Shan Siqing, Sorg Brian, Dewhirst Mark W
Department of Radiation Oncology, Duke University Medical Center, Durham, NC 27710, USA.
Microvasc Res. 2003 Mar;65(2):109-17. doi: 10.1016/s0026-2862(02)00017-1.
Orthotopic and ectopic organ environments differentially influence tumor growth, metastasis, and sensitivity to therapy. In this study we present a novel rodent mammary window of orthotopic breast cancer, which is amenable to study of microvascular function and angiogenesis in this orthotopic site. The skin around the nipple of selected mammary glands of female Fischer 344 rats was removed and the nipple was cut at its base. R3230Ac tumor fragments or cells in Gelfoam were aseptically implanted into the nipple sinus. An acrylic disk was placed on top of the implant and was sutured in place. Histology showed that tumors were well established within 5 days. Similar techniques were also applied to BALB/c mice transplanted with 4T1 murine mammary carcinoma cells. With GFP-expressing tumor cells and serial observations, we demonstrated unique patterns of tumor cell proliferation and vascularization in both tumor models. The images obtained were comparable to those from the dorsal skinfold window chambers. This model will allow for study of tumor microcirculatory function, angiogenesis, tumor cell-host interactions, and evaluation of effects of various treatments.

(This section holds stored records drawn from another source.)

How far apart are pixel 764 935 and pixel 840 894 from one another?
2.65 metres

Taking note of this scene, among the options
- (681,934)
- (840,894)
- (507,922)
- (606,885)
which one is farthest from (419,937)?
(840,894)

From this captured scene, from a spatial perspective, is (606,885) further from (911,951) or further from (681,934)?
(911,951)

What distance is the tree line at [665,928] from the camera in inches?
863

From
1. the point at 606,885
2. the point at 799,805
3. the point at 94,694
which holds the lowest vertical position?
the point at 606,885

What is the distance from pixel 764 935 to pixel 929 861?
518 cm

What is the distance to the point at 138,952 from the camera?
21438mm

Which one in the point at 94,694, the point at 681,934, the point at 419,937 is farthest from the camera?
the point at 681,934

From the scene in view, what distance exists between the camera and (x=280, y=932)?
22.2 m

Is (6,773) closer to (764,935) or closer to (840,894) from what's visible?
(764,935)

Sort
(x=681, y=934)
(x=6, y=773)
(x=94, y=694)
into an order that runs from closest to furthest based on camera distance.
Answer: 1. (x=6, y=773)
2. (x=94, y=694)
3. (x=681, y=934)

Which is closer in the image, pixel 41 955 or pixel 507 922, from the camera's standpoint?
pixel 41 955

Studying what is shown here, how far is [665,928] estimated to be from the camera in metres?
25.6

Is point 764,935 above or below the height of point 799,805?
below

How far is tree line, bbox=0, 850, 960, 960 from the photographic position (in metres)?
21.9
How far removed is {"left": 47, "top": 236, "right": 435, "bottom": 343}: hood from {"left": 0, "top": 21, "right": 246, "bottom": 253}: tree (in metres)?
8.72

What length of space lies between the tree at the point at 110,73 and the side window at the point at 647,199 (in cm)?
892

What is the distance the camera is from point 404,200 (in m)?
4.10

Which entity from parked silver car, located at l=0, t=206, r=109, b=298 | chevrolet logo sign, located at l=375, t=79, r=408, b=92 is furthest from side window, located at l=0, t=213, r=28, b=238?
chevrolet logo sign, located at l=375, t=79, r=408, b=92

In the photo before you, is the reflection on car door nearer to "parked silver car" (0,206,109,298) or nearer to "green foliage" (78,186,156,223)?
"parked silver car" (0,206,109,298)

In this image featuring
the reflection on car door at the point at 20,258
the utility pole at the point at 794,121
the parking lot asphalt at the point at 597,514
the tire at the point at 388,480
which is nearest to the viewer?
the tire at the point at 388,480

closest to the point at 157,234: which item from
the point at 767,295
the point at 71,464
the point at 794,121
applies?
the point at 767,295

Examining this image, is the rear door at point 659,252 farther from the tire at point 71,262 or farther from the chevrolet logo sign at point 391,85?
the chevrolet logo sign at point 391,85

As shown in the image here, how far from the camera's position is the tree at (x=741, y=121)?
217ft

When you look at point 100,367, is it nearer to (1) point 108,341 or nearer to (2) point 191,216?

原位和异位器官环境对肿瘤生长、转移及治疗敏感性有不同影响。在本研究中,我们展示了一种新型的原位乳腺癌啮齿动物乳腺窗口模型,该模型适用于研究此原位部位的微血管功能和血管生成。切除雌性Fischer 344大鼠选定乳腺乳头周围的皮肤,并在乳头基部将其切断。将R3230Ac肿瘤碎片或置于明胶海绵中的细胞无菌植入乳头窦。在植入物上方放置一个丙烯酸盘并缝合固定。组织学显示肿瘤在5天内即可良好形成。类似技术也应用于移植了4T1小鼠乳腺癌细胞的BALB/c小鼠。通过表达绿色荧光蛋白的肿瘤细胞和连续观察,我们在两种肿瘤模型中都证明了肿瘤细胞增殖和血管化的独特模式。所获得的图像与背部皮肤褶皱窗口小室的图像相当。该模型将有助于研究肿瘤微循环功能、血管生成、肿瘤细胞与宿主的相互作用,以及评估各种治疗的效果。